Update everything from the item containing "What distance from the lens" down through the last of the items by replacing "blue stadium seat" with "stadium chair" and keeping all other text unchanged. Reproduce only those lines, and leave the pictures out.

═══ Source data ═══

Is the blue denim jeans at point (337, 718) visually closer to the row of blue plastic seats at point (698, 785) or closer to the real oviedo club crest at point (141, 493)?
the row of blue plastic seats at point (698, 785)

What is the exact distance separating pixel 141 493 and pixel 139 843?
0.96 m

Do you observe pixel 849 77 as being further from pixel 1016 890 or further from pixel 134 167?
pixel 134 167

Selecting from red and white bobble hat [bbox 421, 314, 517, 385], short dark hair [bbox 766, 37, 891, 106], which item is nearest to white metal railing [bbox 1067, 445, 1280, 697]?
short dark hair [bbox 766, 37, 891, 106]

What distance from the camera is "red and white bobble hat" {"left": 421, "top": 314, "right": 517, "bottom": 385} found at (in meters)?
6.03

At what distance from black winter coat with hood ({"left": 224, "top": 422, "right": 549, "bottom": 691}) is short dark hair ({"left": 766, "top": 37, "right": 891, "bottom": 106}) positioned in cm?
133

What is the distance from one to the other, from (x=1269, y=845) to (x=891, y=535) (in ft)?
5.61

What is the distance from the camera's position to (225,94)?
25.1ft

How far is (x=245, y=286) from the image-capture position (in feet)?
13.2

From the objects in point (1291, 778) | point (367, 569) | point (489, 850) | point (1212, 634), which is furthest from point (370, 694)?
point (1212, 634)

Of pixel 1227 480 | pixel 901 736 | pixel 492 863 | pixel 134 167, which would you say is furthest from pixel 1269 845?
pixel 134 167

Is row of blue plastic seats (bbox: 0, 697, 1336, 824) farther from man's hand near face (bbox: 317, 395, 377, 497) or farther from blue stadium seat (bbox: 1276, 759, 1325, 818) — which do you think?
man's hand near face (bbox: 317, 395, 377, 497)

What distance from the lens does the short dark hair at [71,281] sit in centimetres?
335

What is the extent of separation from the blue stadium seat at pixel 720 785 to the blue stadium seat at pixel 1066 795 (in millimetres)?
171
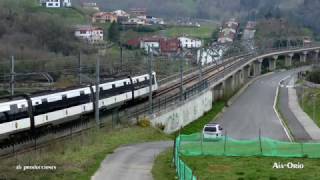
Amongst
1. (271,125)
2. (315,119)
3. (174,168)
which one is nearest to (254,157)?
(174,168)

═══

■ Answer to the task ■
What distance from the lens does the short dark hair at [71,281] sit in centimetres?
335

What is the extent of separation from the stadium chair at pixel 720 785 to the stadium chair at pixel 1066 795 (in millimetres)?
171
Amongst
1. (271,125)
2. (315,119)
3. (174,168)
which one is nearest to (254,157)?
(174,168)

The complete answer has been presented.